結婚式の日に裏切られた花嫁は、新しい恋に戸惑いを隠せない
翌日。朝から仕事に集中しようとしても、頭の中には男の子の姿がよぎる。
三歳くらいだろうか。彩奈とふたり、いままでどこにいたんだろうか。
知らせてくれなかった彩奈への怒りはない。おそらく妊娠したことを伝えられないくらい、湊斗のことを信頼できなかったのだろう。
ひとりで産んだのか、金銭的な不自由はなかったか、今の湊斗にはふたりへの心配しかない。
「社長」
「ああ、すまない。続けてくれ」
堂々巡りの考えを頭の隅に押しやって、営業部長からの報告に気持ちを戻す。
東原から男の子の写真を見せられた湊斗は、父の会社のМ&Aに取りかかることを決めた。
(俺には息子がいた)
東原からの話は衝撃的だった。
だが気持ちが落ち着くとすぐに、彩奈のため息子のために何が出来るのかを考えた。
一番にやらなくてはいけないのは、湊斗自身が早瀬家から離れることだ。
梨乃の異母兄と言う関係は消せなくても、早瀬家との関わりは最低限にしたい。
そのために早瀬М&Aパートナーズの社長であり早瀬電子の長男として最善だと思う方法を伝えなくてはならない。

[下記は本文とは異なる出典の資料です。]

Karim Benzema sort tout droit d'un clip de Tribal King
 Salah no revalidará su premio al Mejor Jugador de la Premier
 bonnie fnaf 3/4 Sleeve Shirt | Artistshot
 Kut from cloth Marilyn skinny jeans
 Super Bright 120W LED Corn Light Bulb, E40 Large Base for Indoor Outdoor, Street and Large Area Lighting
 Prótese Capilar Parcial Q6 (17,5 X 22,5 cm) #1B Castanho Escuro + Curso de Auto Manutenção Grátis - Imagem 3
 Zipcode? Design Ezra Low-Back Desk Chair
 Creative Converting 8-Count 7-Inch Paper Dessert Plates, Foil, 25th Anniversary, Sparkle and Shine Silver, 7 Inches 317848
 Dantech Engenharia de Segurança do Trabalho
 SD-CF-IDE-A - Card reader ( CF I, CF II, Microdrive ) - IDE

父は湊斗に社長を継いでもらいいと希望しているが、それはできない。
梨乃と結婚した守屋徹は今でも定職にも就いていないから、とても早瀬電子を率いる力はない。
そこで考えたのは、カリフォルニアにある会社との合併だ。社長はアメリカから迎えればいい。
会社も大きくなるし、世界市場に出ればより大きな仕事ができるはずだ。
父はすんなりとは合併の話を受け入れないから、時間はかかるだろう。
だが彩奈を迎えに行くために、過去とは決着をつけなくてはいけない。
彩奈と男の子を迎えに行くことが、湊斗のすべてになっていた。